Source information section start

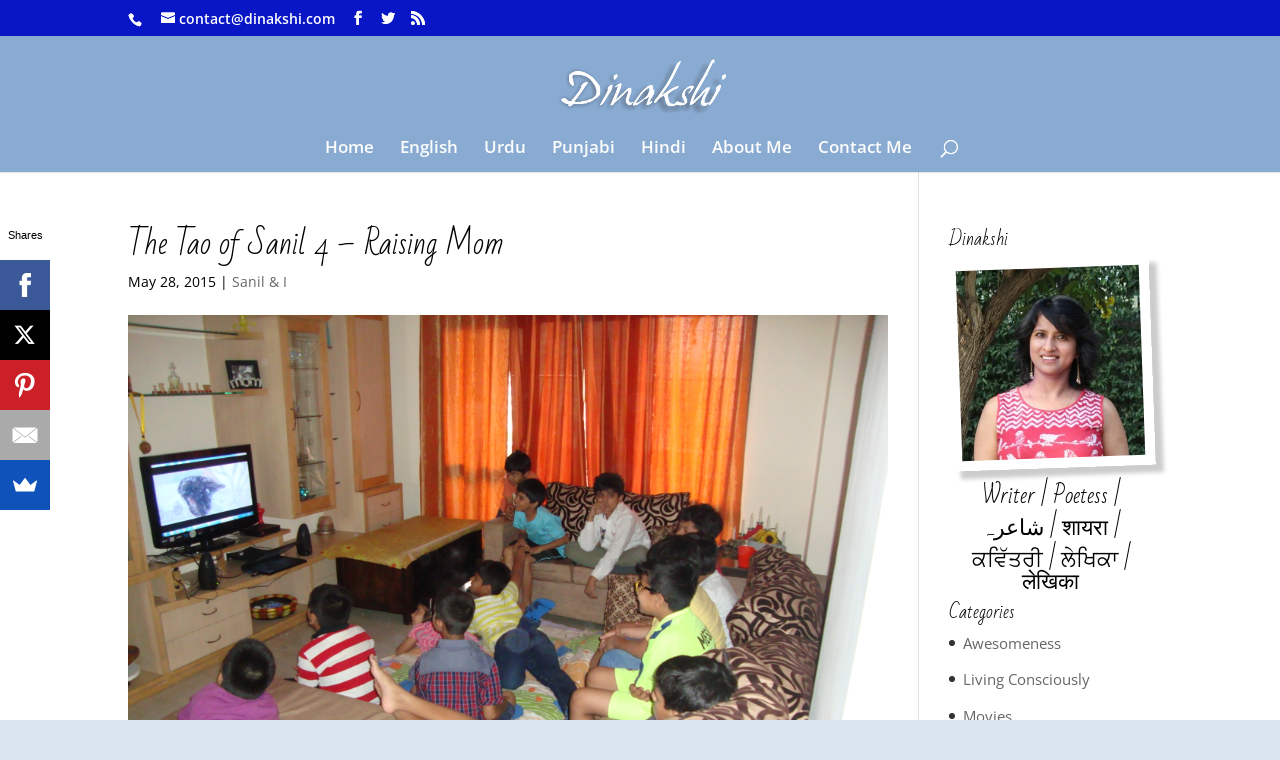

--- FILE ---
content_type: text/css
request_url: https://www.dinakshi.com/wp-content/plugins/simple-masonry-layout/assets/css/sm-style.css?ver=6.7.4
body_size: 766
content:
.smblog_masonry_numcol {

    padding-bottom: 40px;

}



.smblog_masonry_numcol .grid-sm-boxes-in {

    padding: 0;



}

.smblog_masonry_numcol .sm-grid-boxes-caption {

   padding-top: 20px;
   padding-left: 15px;

}

.smblog_masonry_numcol .sm-post-title {

    font-size: 20px;
    font-weight: 200;
    line-height: 28px;
    margin:0;
}


.smblog_masonry_numcol ul.sm-grid-boxes-news {
    margin-bottom: 15px;
}



.smblog_masonry_numcol ul.sm-grid-boxes-news li {
    font-size: 12px;
}



.smblog_masonry_numcol ul.sm-grid-boxes-news li, .smblog_masonry_numcol ul.sm-grid-boxes-news li a {
    color: rgb(119, 119, 119);
}


.smblog_masonry_numcol ul.sm-grid-boxes-news li a:hover {
    color: rgb(114, 192, 44);
}


.grid-sm-border{
    border: 1px solid rgb(238, 238, 238);
}

.sm-grid-boxes-news .sm-meta-part a{
  color: rgb(85, 85, 85)
}

.sm-grid-boxes-caption.grid-boxes-quote {

    background: none repeat scroll 0 0 rgba(51, 51, 51, 0.5);

    padding: 30px;

    text-align: center;

}




.sm-grid {



    margin: 0 auto;

    padding: 0 0 50px 0;

    max-width: 1148px;

    overflow: hidden;

}

.sm-grid .grid-sm-boxes-in {

    display: block;

    float: left;

    padding: 8px;

    width: 33.33%;

    opacity: 0;

    filter: alpha(opacity=0);

    overflow: hidden;

}

.sm-grid .grid-sm-boxes-in.shown, .no-js .sm-grid .grid-sm-boxes-in, .no-cssanimations .sm-grid .grid-sm-boxes-in {

    opacity: 1;

    filter: alpha(opacity=100);

}

.sm-grid .grid-sm-boxes-in a, .sm-grid .grid-sm-boxes-in img {



    border: none;

    max-width: 100%;

}





.sm-grid.sm-effect .grid-sm-boxes-in.animate {

    -webkit-transform: translateY(200px);

    -ms-transform: translateY(200px);

    -moz-transform: translateY(200px);

    -o-transform: translateY(200px);

    transform: translateY(200px);

    -webkit-animation: moveUp 0.65s ease forwards;

    -ms-animation: moveUp 0.65s ease forwards;

    -moz-animation: moveUp 0.65s ease forwards;

    -o-animation: moveUp 0.65s ease forwards;

    animation: moveUp 0.65s ease forwards;

}

@-webkit-keyframes moveUp {

    0% {

        opacity: 0;

        filter: alpha(opacity=0);

    }

    100% {

        -webkit-transform: translateY(0);

        -ms-transform: translateY(0);

        -o-transform: translateY(0);

        -moz-transform: translateY(0);

        transform: translateY(0);

        opacity: 1;

        filter: alpha(opacity=100);

    }

}

@keyframes moveUp {

    0% {

        opacity: 0;

        filter: alpha(opacity=0);

    }

    100% {

        -webkit-transform: translateY(0);

        -ms-transform: translateY(0);

        -o-transform: translateY(0);

        -moz-transform: translateY(0);

        transform: translateY(0);

        opacity: 1;

        filter: alpha(opacity=100);

    }

}







.sm-icon-date:before{

    content: "\f073";

    font-family: FontAwesome;

    font-style: normal;

    margin-right: 6px;

}



.sm-icon-author:before{

    content: "\f007";

    font-family: FontAwesome;

    font-style: normal;

    margin-right: 6px;

}



.icon-views:before{

    content: "\f06e";

    font-family: FontAwesome;

    font-style: normal;

    margin-right: 6px;

}



.sm-icon-comments:before{

    content: "\f075";

    font-family: FontAwesome;

    font-style: normal;

    margin-right: 6px;

}



.sm-meta-date > a {

    margin-right: 12px;

}



.sm-meta-poster {

    margin-right: 15px;

}





.sm-meta-likes {

    margin-right: 15px;

}



.sm-list-inline.sm-grid-boxes-news {

    margin-bottom: 5px;

    margin-top: 15px;

}



.sm-gallery-title {

    background: none repeat scroll 0 0 rgb(255, 0, 0);

    bottom: -100%;

    color: rgb(0, 0, 0);

    display: block;

    left: 4px;

    opacity: 0;

    padding: 8px 40px 8px 10px;

    position: absolute;

    right: 4px;

    transition: all 0.3s ease 0s;

}



.sm-gallery-textPart + span.sm-gallery-arrow {

    margin-top: -13.5px;

    position: absolute;

    right: 10px;

    top: 50%;

}

.sm-gallery-title a{

    color: rgb(0, 0, 0);

}

.sm-gallery-title span.sm-gallery-arrow img {

    max-width: 30px;

}



.sm-grid .grid-sm-boxes-in:hover .grid-sm-border .sm-gallery-title{

    bottom: 4px;

    left: 6px;

    opacity: 1;

    right: 6px;

    transition: all 0.3s ease 0s;

}




nav.sm-pagination span.current {

    background-color:#000;

    border-color:#55a83e;

    color: #fff;

    cursor: default;

    z-index: 2;

}

nav.sm-pagination span, ul.pagination a {

    line-height: 1.42857;

    padding: 6px 12px;

    position: relative;

    text-decoration: none;

}

nav.sm-pagination a{

   background-color: #fff;

    border: 1px solid #ddd;

    color: #000;

    line-height: 1.42857;

    padding: 6px 12px;

    position: relative;

    text-decoration: none;

}



nav.sm-pagination a:hover {

    background-color: #eee;

    border-color: #ddd;

}

.sm-pagination {

    text-align: center;
}


@media screen and (max-width:991px) {

    .sm-grid .grid-sm-boxes-in {

        width: 50%;

    }

}

@media screen and (max-width:639px) {

    .sm-grid .grid-sm-boxes-in {

        width: 100%;

    }

    .sm-grid .grid-sm-boxes-in img.img-responsive{

        width: 100%;

    }

}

Source information section end

» **Task requirements**
Locate and copy each line in the data above that includes the word "left".

» **Answer below**
   padding-left: 15px;
    float: left;
    left: 4px;
    left: 6px;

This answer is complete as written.